*SELECTED EXTRACT:*
────────────────

Managing Hadoop projects: What you need to know to succeed
A comprehensive collection of articles, videos and more, hand-picked by our editors
McDonald’s Corp. introduced a new photo system to inspect color, shape and even sesame seed distribution of its hamburger buns; the United Nations has turned an eye toward Twitter, using it as an early warning system for war, impoverishment and health catastrophes; and Heritage Provider Network Inc. has collected 10,000 model submissions to better predict patient readmissions.
Deciphering how these organizations are connected may seem like a less than intuitive task, but a shared characteristic ties them together: They are successfully taking on one of the biggest buzzwords in the industry today. Because of that, all three made cameo appearances in a recent Gartner Inc. webinar called “Gaining Value from Big Data.”
“Hype isn’t always a bad thing,” Doug Laney, a research vice president for the Stamford, Conn., consultancy, said during the presentation. “It often acknowledges something interesting or important.”
More on big data projects
Clickstream data edges retailer into big data analytics territory
Federal government to invest in big data for science, technology R&D
Worst practices in big data analytics programs
Laney’s discussion veered away from the more Hadoop-based conversations that have also grown in popularity. Instead, he focused on what big data is and why it’s such a challenge.
What is big data?
Big data leapt from back burner to bubbling-pot status because of what Laney refers to as “the seven C’s” -- or the convergence of several analytics and business intelligence (BI) trends.
Laney’s seven includes the increase of consumerization, or the blending of personal and business use of technology; a changing climate, where data usage has become a competitive differentiator; a culture shift from the art to the science of making decisions; a corporate belief that data-driven decisions are strategic; a push for more collaboration; enhancements to analytic capabilities and technology that make things like data integration and processing more efficient; and the expanse of content -- especially unstructured content.
Although intersecting trends may explain how big data became a big deal, simply defining the term has become a pain point for the industry. Vendors describe big data one way and analysts another, leaving more than a handful confused. Today, many consider the three V’s -- or growth in volume, velocity and variety -- to be the heart of big data.
“While these remain the core of what we believe are the main challenges,” Laney said, “we’ve gone on to identify a whole dozen different sets of characteristics.”

────────────────

*ASSIGNMENT:* Write the next part of the article on big data, picking up right after its final paragraph. The records have nothing to do with this.

────────────────

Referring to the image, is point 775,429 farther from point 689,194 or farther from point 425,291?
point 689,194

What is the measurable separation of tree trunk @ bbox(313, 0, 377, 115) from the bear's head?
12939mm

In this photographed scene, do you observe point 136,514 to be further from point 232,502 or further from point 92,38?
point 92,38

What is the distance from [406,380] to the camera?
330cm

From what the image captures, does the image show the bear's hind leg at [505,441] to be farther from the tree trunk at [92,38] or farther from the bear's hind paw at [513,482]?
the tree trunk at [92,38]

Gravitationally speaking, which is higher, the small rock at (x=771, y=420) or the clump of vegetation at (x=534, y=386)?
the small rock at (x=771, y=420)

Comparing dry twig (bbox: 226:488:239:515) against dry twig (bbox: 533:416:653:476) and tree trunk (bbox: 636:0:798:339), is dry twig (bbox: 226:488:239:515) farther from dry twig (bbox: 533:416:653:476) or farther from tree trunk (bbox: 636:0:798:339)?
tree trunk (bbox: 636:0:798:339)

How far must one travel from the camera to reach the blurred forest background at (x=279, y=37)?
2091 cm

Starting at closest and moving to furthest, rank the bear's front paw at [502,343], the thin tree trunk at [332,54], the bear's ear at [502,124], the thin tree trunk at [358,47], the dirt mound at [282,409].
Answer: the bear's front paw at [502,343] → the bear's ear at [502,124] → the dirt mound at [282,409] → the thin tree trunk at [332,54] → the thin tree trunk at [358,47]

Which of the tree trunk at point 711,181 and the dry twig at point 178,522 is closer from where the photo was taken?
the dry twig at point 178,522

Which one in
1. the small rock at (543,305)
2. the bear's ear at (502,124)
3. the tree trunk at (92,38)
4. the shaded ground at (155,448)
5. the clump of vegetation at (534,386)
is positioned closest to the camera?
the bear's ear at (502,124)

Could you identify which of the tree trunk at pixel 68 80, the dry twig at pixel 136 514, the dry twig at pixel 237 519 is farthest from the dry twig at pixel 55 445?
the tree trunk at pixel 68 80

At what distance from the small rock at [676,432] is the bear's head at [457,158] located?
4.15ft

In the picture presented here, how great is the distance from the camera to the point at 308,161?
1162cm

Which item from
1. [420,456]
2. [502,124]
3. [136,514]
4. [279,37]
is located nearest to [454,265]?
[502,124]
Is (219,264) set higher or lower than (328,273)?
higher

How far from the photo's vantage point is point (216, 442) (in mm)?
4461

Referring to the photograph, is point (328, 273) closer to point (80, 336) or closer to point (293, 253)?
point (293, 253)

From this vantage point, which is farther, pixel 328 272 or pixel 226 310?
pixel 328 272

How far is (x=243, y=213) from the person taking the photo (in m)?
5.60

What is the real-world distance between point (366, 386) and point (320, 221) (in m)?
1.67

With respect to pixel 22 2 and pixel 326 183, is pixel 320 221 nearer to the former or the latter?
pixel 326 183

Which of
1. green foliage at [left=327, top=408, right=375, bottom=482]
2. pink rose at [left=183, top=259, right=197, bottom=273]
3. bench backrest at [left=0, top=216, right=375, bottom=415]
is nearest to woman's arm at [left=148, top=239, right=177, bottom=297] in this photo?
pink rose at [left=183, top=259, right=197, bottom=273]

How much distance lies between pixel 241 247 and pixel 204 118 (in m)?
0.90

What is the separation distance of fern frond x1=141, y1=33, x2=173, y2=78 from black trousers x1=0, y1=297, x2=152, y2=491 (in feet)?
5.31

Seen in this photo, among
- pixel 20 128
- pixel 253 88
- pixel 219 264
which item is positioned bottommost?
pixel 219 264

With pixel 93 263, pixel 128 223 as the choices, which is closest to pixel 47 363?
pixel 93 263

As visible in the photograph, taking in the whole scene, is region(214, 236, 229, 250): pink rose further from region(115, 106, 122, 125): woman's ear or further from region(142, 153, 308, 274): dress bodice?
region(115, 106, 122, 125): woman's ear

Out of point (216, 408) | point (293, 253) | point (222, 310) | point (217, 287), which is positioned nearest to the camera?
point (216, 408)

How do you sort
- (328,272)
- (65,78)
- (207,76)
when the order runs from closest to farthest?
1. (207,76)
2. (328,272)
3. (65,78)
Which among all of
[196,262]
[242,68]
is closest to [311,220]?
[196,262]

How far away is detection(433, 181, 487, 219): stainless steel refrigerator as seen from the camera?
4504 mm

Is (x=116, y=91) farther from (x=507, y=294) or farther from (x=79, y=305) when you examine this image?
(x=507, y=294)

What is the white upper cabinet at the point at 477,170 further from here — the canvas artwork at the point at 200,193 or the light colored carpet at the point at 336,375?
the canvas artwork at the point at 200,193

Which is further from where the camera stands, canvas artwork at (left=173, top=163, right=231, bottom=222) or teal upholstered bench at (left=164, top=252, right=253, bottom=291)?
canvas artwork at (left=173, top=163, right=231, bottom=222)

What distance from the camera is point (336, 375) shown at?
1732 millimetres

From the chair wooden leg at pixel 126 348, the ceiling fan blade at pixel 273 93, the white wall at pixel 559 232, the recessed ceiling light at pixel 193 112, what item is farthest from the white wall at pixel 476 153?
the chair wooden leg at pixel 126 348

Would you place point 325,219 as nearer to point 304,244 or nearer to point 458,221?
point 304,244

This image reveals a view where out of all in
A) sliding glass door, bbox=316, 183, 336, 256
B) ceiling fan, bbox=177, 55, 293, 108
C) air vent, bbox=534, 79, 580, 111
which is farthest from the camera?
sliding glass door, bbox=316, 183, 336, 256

────────────────

*ANSWER TO THIS PROBLEM:*
According to Laney, a more thorough description includes not only what’s happening to data, but also how businesses turn data into intelligence. That means taking into account the new types of hardware needed to process big data so businesses can gain insights, make decisions or automate processes.
“This [description] acknowledges both the challenge and the value of big data,” he said.
Technology and beyond
Today’s data environment is further complicated by the number of places business can source data. Laney claims that number has grown more than five times when compared with 10 or 15 years ago.
“Most of the data is available at either no charge or at a nominal expense,” he said.
He includes data already part of the ecosystem that could be used to build better relationships with customers, partners, employees and suppliers; third-party data such as credit ratings; public data from, say, the government; social media data; and dark data or, according to Laney, data that has served its primary purpose and is now being stored for compliance reasons, long forgotten.
Laney recommends businesses begin to take advantage of new -- and not so new -- data sources by starting with the untapped data within the organization and then moving on to other data sources, which can yield new insights
“Taking it on faith that there was some value here may have been OK when we were dealing with smaller data,” Laney said. “Now we need to think about driving and measuring information value.”
According to Gartner, 85% of Fortune 500 organizations will be unable to exploit big data for competitive advantage through 2015.
To do so, businesses will need to consider how they’ll store and manage data, which will most likely require an investment in new technology. Today, much of the big data discussion is centered on that technology, like Hadoop, but businesses will be faced with questions that delve beyond storage needs if they’re going to discover insights, Laney said. He recommends that businesses also consider strategies for data federation, data virtualization, self-service analytics and master data management.
Companies taking on increasing volumes of data will also face an increased risk of mishandling sensitive information. Laney believes businesses should consider data governance programs and data stewards to help define policies and procedures. He even recommends purchasing electronic data insurance.
Management issues aside, businesses will also need tools to analyze that data, which could require further investment in both software and skills. Both, Laney said, will push the business beyond the boundaries of basic BI.
“We see leading organizations looking beyond basic business intelligence to consider predictive analytics, data text, even multimedia mining,” he said. “And increasingly illustrative and layered forms of visualizations, complex event processing, rule engines and natural language queries.”
According to Gartner, business analytics needs will drive 70% of investments in the expansion and modernization of information infrastructure through 2015.
But for a big data environment to really thrive, businesses will need strong leadership, something that Laney considers to be just as important as technical skills.